Rep: Febrian Fachri/ Red: Esthi Maharani
Ilustrasi Pancasila
Foto: Republika/Mardiah
Ilustrasi Pancasila

REPUBLIKA.CO.ID, PADANG - Pengamat Politik dari Ilmu Sejarah Universitas Andalas Israr Iskandar mengatakan pernyataan Ketua DPP PDIP sekaligus Ketua DPR RI Puan Maharani yang mempertanyakan jiwa Pancasila masyarakat Sumatera Barat sebagai pernyataan yang keliru. Menurut dia, Puan harus belajar lagi sejarah di mana tokoh-tokoh nasional dari Sumbar telah memberikan kontribusi besar dalam mendirikan Negara Kesatuan Republik Indonesia (NKRI) dan juga dalam merumuskan konsep Pancasila sebagai dasar negara.

 

“Kalau membaca sejarah harus dilihat secara utuh. Orang Sumbar jelas memiliki kontribusi besar dalam sejarah Republik, termasuk sejarah perumusan Pancasila,” katanya kepada Republika, Jumat (4/9).

 

Israr mengingatkan lagi peranan M Yamin yang langsung ikut ke dalam tim yang merumuskan konsep Pancasila. Kemudian kontribusi besar dari Mohammad Hatta, Haji Agus Salim dalam memperkuat tatanan NKRI ketika sedang memperjuangkan kemerdekaan.

Ia pun menilai lontaran Puan yang menyinggung Sumbar saat acara deklarasi pasangan kepala daerah dari PDIP pada Rabu (2/9) lalu sangat bisa diperdebatkan. Menurutnya, Puan mengatakan hal tersebut sebagai bentuk kekecewaan lantaran PDIP meraup suara cukup kecil di Sumbar bahkan tak meloloskan satupun calon legislatif DPR RI dari Sumbar. Tak hanya itu, pasangan capres dan cawapres yang diusung PDIP yakni Joko Widodo-Ma’Ruf Amin juga kalah telak dari pasangan Prabowo Subianto-Sandiaga Uno di Sumbar.

Namun, jika menilik lebih jauh lagi, ada bayang-bayang masa lalu ketika Presiden Sukarno masih berkuasa. Kala itu, di Sumbar terjadi pemberontakan Pemerintahan Revolusioner Republik Indonesia (PRRI) pada tahun 1958 yang menentang pemerintahan Sukarno karena perbedaan pandangan. Menurut dia, adanya PRRI justru sebagai bentuk koreksi terhadap segelintir orang di pemerintahan Sukarno yang sudah melenceng dari Pancasila.

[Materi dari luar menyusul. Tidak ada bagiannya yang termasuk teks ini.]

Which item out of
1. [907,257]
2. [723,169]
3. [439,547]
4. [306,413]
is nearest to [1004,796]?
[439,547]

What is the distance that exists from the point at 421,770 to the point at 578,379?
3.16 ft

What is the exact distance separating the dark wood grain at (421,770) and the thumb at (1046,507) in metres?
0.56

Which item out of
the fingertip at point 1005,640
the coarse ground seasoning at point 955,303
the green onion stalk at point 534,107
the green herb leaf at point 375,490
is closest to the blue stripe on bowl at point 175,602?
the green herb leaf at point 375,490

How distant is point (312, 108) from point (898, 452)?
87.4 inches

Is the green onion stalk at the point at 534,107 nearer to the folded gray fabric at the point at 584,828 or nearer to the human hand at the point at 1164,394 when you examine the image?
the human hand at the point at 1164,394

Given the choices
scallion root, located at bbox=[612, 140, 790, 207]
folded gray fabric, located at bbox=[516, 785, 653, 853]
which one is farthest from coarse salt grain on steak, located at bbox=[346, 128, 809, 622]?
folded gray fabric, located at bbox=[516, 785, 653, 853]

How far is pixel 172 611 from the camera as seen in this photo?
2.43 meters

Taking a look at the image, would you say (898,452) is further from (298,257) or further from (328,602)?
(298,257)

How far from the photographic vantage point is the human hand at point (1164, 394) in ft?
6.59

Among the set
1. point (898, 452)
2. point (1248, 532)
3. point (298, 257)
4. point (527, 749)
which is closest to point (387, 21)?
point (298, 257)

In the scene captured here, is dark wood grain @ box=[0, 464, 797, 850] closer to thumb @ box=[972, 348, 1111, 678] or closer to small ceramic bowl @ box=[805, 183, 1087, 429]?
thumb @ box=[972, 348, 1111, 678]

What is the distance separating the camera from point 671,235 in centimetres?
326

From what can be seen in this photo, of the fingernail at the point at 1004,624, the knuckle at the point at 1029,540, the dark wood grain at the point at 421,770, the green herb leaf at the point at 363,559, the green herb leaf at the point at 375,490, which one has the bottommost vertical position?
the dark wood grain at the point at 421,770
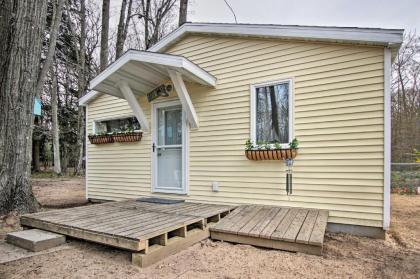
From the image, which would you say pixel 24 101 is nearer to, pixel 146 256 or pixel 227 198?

“Memang kalau lihat PRRI, kesannya tidak Pancasilais, padahal itu gerakan koreksi terhadap pelanggaran Pancasila, walaupun akhirnya tergelincir pada gerakan disintegrasi. Itu harus diakui,” ujar Israr.

 

Dalam konteks saat ini, sudah ada perbedaan mengenai persepsi seseorang yang berjiwa Pancasila. Kini persepsi siapa lebih Pancasilais dan siapa yang kurang Pancasilais didasarkan pada pilihan politik mutakhir. Kelompok pemerintah mengklaim sebagai pihak paling Pancasilais dan yang berseberangan dengan pemerintah disebut tidak Pancasilais. Menurut Israr, persepsi tersebut kurang bijak dan tidak sesuai dengan nilai-nilai Pancasila itu sendiri.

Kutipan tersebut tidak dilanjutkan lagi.